[Stored items]

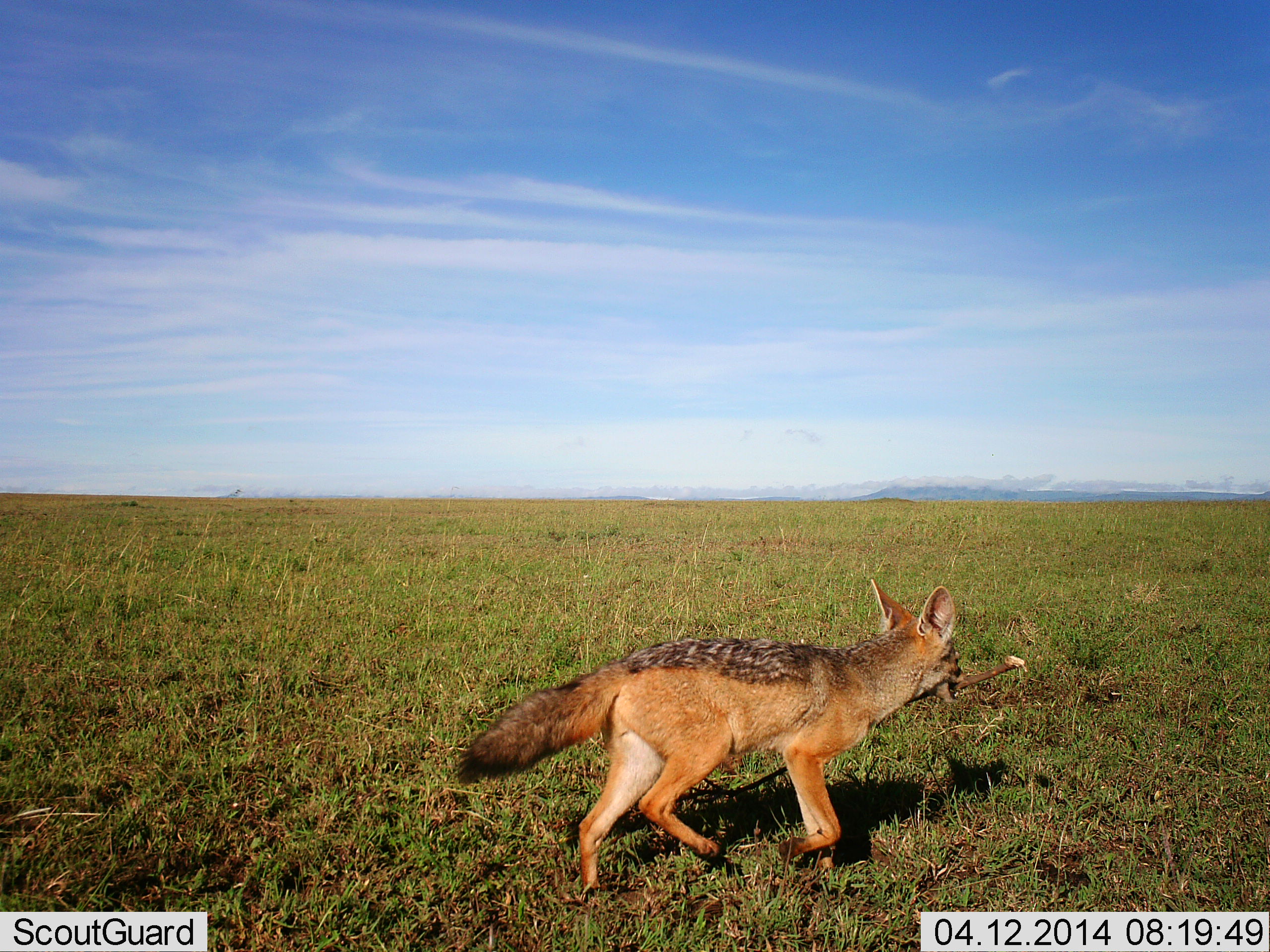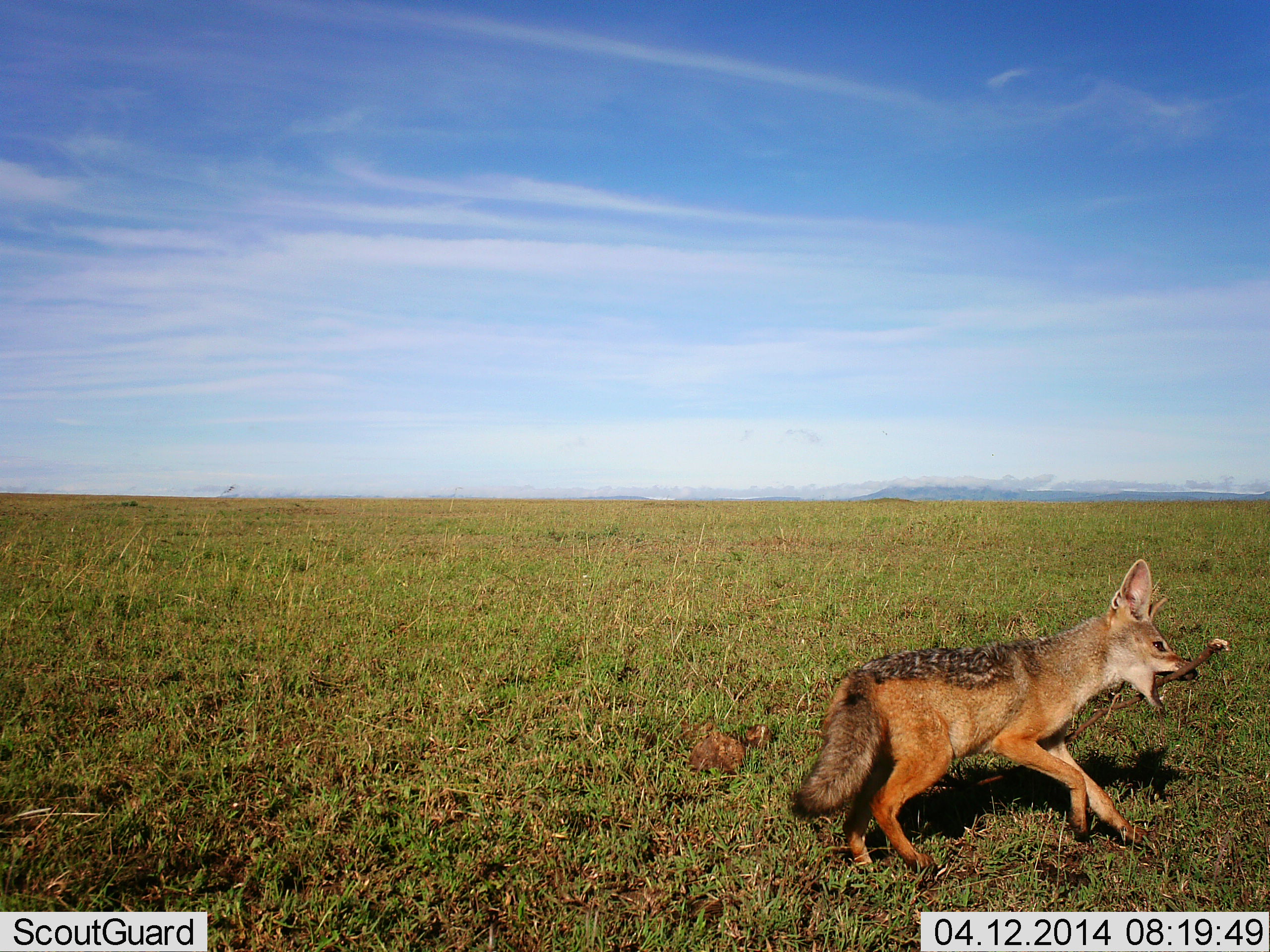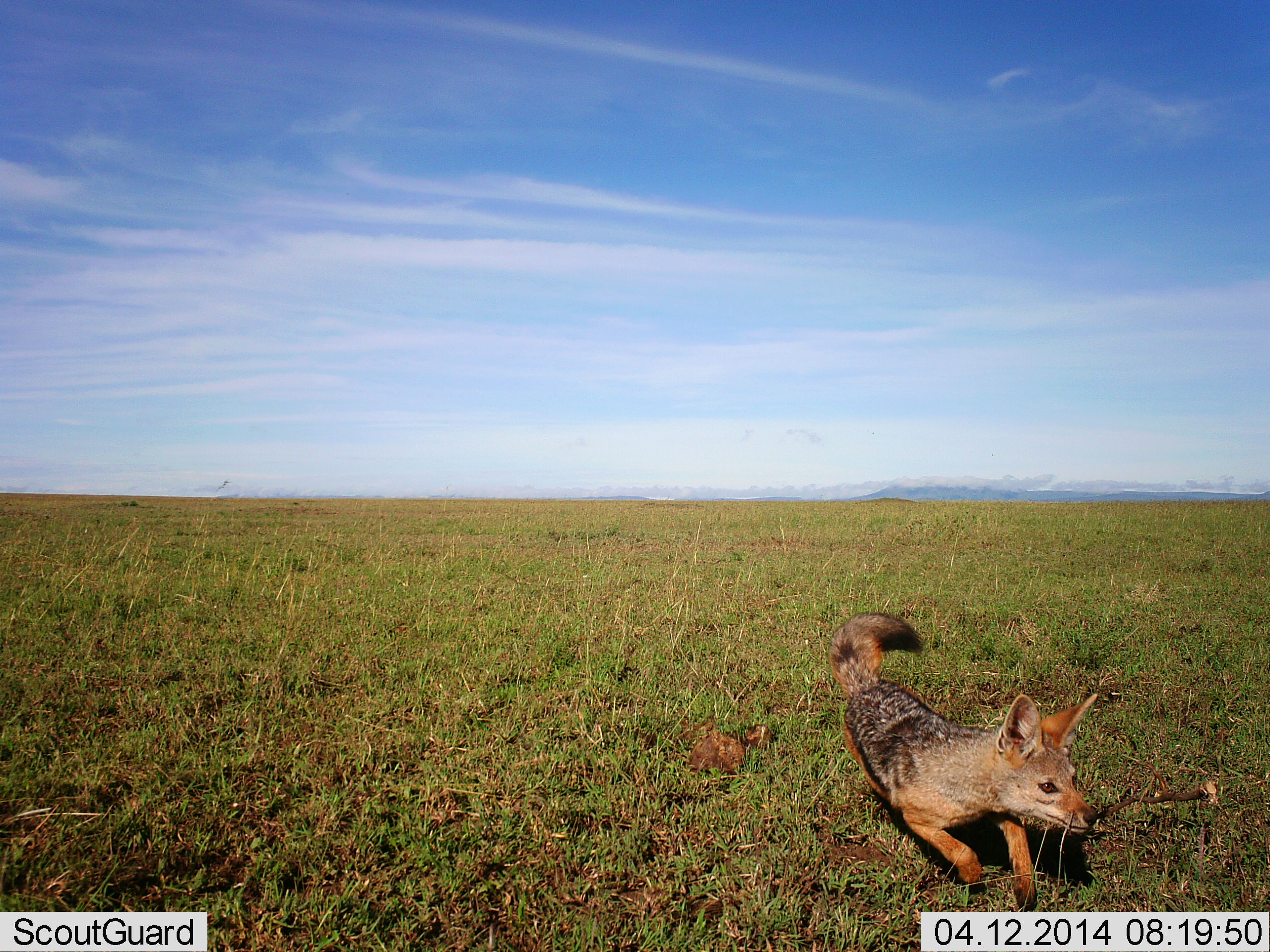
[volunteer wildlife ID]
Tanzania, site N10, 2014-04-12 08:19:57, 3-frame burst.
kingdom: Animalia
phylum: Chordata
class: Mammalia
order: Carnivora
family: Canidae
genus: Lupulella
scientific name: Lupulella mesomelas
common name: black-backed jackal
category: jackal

§ Work item: Print the lines of the entries, exactly, from the one containing "order: Carnivora" down to the final line, and leave out all the others.

§ Response:
order: Carnivora
family: Canidae
genus: Lupulella
scientific name: Lupulella mesomelas
common name: black-backed jackal
category: jackal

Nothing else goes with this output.